Colorado has received many prominent grants to address behavioral health needs in schools. Thanks to a partnership with the Office of Behavioral Health, districts are able to receive school based therapists to arrange counseling sessions with students at their local school. The Colorado Department of Education (CDE) has initiated the School Health Professionals Grant to drive marijuana tax revenue towards substance-use prevention and mental health services in districts and charter schools. Mental Health First Aid Colorado has partnered with CDE to guide comprehensive behavioral health reform in schools through the SAMHSA grant Project AWARE. Over the past few years, many school districts in Colorado have added mental health coordinators to support conversations between schools, districts, and community resources.
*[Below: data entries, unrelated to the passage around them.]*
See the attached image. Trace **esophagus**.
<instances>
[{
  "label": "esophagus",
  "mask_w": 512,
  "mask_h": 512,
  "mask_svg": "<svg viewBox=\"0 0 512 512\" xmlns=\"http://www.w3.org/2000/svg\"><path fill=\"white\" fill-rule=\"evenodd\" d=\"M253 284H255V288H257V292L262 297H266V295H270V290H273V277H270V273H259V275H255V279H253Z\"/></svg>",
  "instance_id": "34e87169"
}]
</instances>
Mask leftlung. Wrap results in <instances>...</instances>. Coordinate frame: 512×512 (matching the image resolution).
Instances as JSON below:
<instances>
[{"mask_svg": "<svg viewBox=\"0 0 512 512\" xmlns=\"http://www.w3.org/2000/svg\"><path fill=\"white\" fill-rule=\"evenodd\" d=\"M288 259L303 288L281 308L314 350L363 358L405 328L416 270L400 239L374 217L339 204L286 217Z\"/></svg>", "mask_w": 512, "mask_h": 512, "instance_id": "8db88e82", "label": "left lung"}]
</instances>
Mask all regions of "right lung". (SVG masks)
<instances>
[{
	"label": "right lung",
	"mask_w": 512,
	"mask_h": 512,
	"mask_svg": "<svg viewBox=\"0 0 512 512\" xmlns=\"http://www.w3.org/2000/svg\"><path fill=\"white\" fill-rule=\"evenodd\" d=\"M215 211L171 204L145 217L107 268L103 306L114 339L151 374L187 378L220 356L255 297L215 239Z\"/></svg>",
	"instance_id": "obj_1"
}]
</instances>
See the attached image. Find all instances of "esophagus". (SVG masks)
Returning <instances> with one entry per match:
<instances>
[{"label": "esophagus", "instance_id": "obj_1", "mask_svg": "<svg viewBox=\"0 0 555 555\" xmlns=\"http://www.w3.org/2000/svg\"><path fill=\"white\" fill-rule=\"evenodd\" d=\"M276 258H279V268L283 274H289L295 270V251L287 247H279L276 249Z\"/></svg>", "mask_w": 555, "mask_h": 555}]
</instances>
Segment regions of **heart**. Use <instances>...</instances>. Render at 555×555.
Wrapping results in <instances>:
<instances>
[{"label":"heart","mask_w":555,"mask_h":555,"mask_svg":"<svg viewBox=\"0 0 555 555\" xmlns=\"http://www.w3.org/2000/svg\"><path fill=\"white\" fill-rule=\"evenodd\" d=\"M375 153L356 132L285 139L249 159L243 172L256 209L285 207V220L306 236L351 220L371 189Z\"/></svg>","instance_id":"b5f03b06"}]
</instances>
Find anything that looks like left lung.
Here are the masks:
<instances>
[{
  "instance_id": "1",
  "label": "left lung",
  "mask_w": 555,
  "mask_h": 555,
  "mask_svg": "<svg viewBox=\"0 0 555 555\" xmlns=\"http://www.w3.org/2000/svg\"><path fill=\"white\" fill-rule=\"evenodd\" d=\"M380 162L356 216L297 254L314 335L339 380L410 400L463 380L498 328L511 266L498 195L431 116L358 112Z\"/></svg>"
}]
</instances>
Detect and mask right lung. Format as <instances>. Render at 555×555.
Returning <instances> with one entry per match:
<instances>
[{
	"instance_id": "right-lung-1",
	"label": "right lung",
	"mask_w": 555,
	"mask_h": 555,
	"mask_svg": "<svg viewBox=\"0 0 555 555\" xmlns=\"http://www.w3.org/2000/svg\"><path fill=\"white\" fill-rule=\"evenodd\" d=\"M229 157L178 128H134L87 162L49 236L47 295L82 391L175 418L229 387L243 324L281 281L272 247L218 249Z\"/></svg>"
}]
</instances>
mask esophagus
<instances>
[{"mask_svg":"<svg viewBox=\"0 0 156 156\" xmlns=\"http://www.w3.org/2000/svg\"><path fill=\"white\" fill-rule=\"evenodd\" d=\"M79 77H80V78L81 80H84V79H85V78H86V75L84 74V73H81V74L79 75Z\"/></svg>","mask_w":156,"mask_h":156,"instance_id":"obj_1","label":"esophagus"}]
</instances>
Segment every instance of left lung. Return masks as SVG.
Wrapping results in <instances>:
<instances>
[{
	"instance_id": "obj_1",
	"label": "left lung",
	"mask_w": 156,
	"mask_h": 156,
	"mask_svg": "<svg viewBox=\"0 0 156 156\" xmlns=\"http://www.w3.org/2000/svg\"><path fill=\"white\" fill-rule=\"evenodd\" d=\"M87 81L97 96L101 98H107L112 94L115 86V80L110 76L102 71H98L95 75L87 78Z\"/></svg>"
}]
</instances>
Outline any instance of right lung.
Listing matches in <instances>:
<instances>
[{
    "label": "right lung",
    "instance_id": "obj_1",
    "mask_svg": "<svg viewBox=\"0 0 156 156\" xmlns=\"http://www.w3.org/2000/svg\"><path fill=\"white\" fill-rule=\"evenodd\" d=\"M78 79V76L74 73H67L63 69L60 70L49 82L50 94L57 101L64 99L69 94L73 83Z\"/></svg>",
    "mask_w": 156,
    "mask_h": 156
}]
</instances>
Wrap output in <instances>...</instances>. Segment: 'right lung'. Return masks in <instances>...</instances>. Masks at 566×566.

Coloradoans have been grateful to see the formation of many agencies as well to address behavioral health needs of students. In 2008, the Colorado School Safety Resource Center (CSSRC) was founded to support safe and healthy school populations. The CSSRC serves as the leading expert in suicide and risk assessment, positive behavioral health supports, and classroom level best practices for assisting students with mental health challenges. Although the staff focuses on school threats, they are quick to recognize that the vast majority of students with mental health diagnosis are not a threat to school safety. Safe2Tell officially became a State Agency last year. Safe2Tell is an anonymous reporting system in schools whose most common submittal is behavioral health concerns. Recently, we also saw the launch of the Colorado Crisis Services.
Coloradoans are also blessed to have many wonderful in-state nonprofits supporting behavioral health reform. While we at MHFACO love the YMHFA curriculum, we recognize that we are one piece of the puzzle towards holistic student health. Rather than compete with other programs, we believe that only by collaboration will we achieve our common goals. While there are numerous programs, I wanted to highlight a few that have resonated with me recently thanks to their innovation and grassroots efforts. Calming Kids teaches an innovative and evidence-based bully-proofing program for pre-school through high-school aged students. CK blends yoga with non-violent communication techniques to develop an attitude of non-violence towards self, towards peers, and towards the community. The Carson J. Spencer engages local schools and youth groups in designing a social enterprise to address the root causes of suicide. Called The Fire Within, the students learn tangible business and peer support skills. Lastly, the Colorado Education Initiative created the Behavioral Health Framework to support all 3 Response to Intervention Tiers for students with mental health challenges.
Sometimes when we are interacting with students with mental health diagnosis, it can be difficult to see the big picture or all of the support you have behind the scenes. While our system is far from perfect, I am confident we are taking major steps to support whole student wellness.